On many issues, I find that people hold the following two views:
- If many people did this thing, then change would happen.
- But any individual person doesn’t make a difference.
Holding that combination of views is usually a mistake when we consider expected value.
Consider ethical consumption, like switching to fair-trade coffee, or reducing how much meat you buy. Suppose someone stops buying chicken breasts, instead choosing vegetarian options, in order to reduce the amount of animal suffering on factory farms. Does that person make a difference? You might think not. If one person decides against buying chicken breast one day but the rest of the meat eaters on the planet continue to buy chicken, how could that possibly affect how many chickens are killed for human consumption? When a supermarket decides how much chicken to buy, they don’t care that one fewer breast was purchased on a given day. However, if thousands or millions of people stopped buying chicken breasts, the number of chickens raised for food would decrease—supply would fall to meet demand. But then we’re left with a paradox: individuals can’t make a difference, but millions of individuals do. But the actions of millions of people are just the sum of the actions of many individual people. Moreover, an iron law of economics is that, in a well-functioning market, if demand for a product decreases, the quantity of the product that’s supplied decreases. How, then, can we reconcile these thoughts?
The answer lies with expected value. If you decline to buy some chicken breast, then most of the time you’ll make no difference: the supermarket will buy the same amount of chicken in the future. Sometimes, however, you will make a difference. Occasionally, the manager of the store will assess the number of chicken breasts bought by consumers and decide to decrease their intake of stock, even though they wouldn’t have done so had the number of chicken breasts bought been one higher. (Perhaps they follow a rule like: “If fewer than five thousand chicken breasts were bought this month, decrease stock intake.”) And when that manager does decide to decrease their stock intake, they will decrease stock by a large amount. Perhaps your decision against purchasing chicken breast will have an effect on the supermarket only one in a thousand times, but in that one time, the store manager will decide to purchase approximately one thousand fewer chicken breasts.
This isn’t just a theoretical argument. Economists have studied this issue [Norwood & Lusk 2011, p. 223] and worked out how, on average, a consumer affects the number of animal products supplied by declining to buy that product.

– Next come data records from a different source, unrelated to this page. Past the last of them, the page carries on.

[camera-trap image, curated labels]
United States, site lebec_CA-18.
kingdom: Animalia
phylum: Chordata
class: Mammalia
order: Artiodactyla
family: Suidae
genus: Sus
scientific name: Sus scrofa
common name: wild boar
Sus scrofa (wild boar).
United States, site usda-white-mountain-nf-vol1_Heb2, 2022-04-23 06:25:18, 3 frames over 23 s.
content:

They estimate that, on average, if you give up one egg, total production ultimately falls by 0.91 eggs; if you give up one gallon of milk, total production falls by 0.56 gallons. Other products are somewhere in between: economists estimate that if you give up one pound of beef, beef production falls by 0.68 pounds; if you give up one pound of pork, production ultimately falls by 0.74 pounds; if you give up one pound of chicken, production ultimately falls by 0.76 pounds.
This same reasoning can be applied when considering the value of participating in political rallies. Suppose there’s some policy that a group of people want to see implemented. Suppose everyone agrees that if no one attends a rally on this policy, the policy won’t go through, but if one million people show up, the policy will go through. What difference do you make by showing up at this rally? You’re just one body among thousands of others—surely the difference you make is negligible. Again, the solution is to think in terms of expected value. The chance of you being the person who makes the difference is very small, but if you do make the difference, it will be very large indeed. This isn’t just a speculative model. Professors of political science at Harvard and Stockholm Universities analyzed Tea Party rallies held on Tax Day, April 15, 2009 [Madestam, Shoag, Veuger & Yanagizawa-Drott 2013]. They used the weather in different constituencies as a natural experiment: if the weather was bad on the day of a rally, fewer people would show up. This allowed them to assess whether increased numbers of people at a rally made a difference to how influential the rally was. They found that policy was significantly influenced by those rallies that attracted more people, and that the larger the rally, the greater the degree to which those protestors’ representatives in Congress voted conservatively.